The first round of Anthem Rural Medicine Scholarships will be announced at the RPLP’s Match Day Celebration in March. Match Day is a long-standing medical school tradition, a nationwide event where medical students learn where they have matched for their residencies following graduation.
Today’s announcement builds on Anthem Medicaid’s recent partnerships with several other higher education institutions across Kentucky, including Hazard Community and Technical College, Murray State University, University of Louisville, Western Kentucky University and Eastern Kentucky University. Since 2021, Anthem Medicaid has awarded nearly $1 million to expand education and access to rural health care across the Commonwealth.
Anthem Medicaid currently serves more than 180,000 individuals in the Commonwealth, of which over 40% live in rural areas.

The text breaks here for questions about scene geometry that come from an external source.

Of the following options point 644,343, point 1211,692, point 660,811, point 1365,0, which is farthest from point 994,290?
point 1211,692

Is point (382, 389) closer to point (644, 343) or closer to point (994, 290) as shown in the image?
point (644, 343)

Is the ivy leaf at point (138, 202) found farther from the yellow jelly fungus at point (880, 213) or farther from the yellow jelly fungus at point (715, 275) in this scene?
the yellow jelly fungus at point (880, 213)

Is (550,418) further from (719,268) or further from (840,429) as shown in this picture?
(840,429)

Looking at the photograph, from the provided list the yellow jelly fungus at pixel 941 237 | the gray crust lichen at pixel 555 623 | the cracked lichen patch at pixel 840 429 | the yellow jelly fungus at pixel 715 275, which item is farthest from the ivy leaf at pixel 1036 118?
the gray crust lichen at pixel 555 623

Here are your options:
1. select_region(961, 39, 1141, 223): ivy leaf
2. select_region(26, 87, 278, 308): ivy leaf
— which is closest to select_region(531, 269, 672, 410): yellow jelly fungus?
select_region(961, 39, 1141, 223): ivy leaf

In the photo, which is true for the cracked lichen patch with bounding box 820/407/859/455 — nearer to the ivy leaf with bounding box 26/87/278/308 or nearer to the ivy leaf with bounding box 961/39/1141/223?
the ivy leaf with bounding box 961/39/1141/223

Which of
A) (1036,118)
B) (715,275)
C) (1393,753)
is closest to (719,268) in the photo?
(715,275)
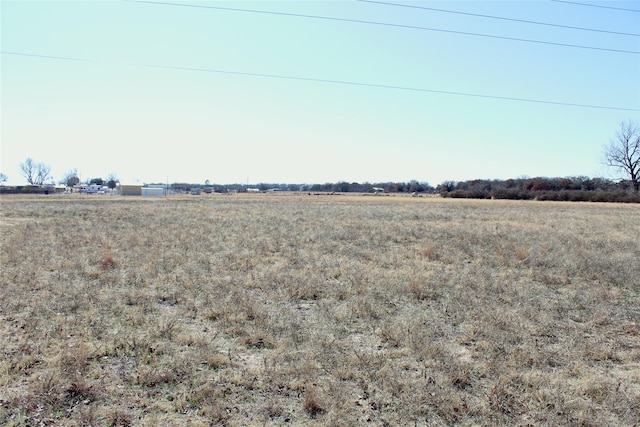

As the state’s flagship, land-grant institution, the University of Kentucky exists to advance the Commonwealth. We do that by preparing the next generation of leaders — placing students at the heart of everything we do — and transforming the lives of Kentuckians through education, research and creative work, service and health care. We pride ourselves on being a catalyst for breakthroughs and a force for healing, a place where ingenuity unfolds. It's all made possible by our people — visionaries, disruptors and pioneers — who make up 200 academic programs, a $476.5 million research and development enterprise and a world-class medical center, all on one campus.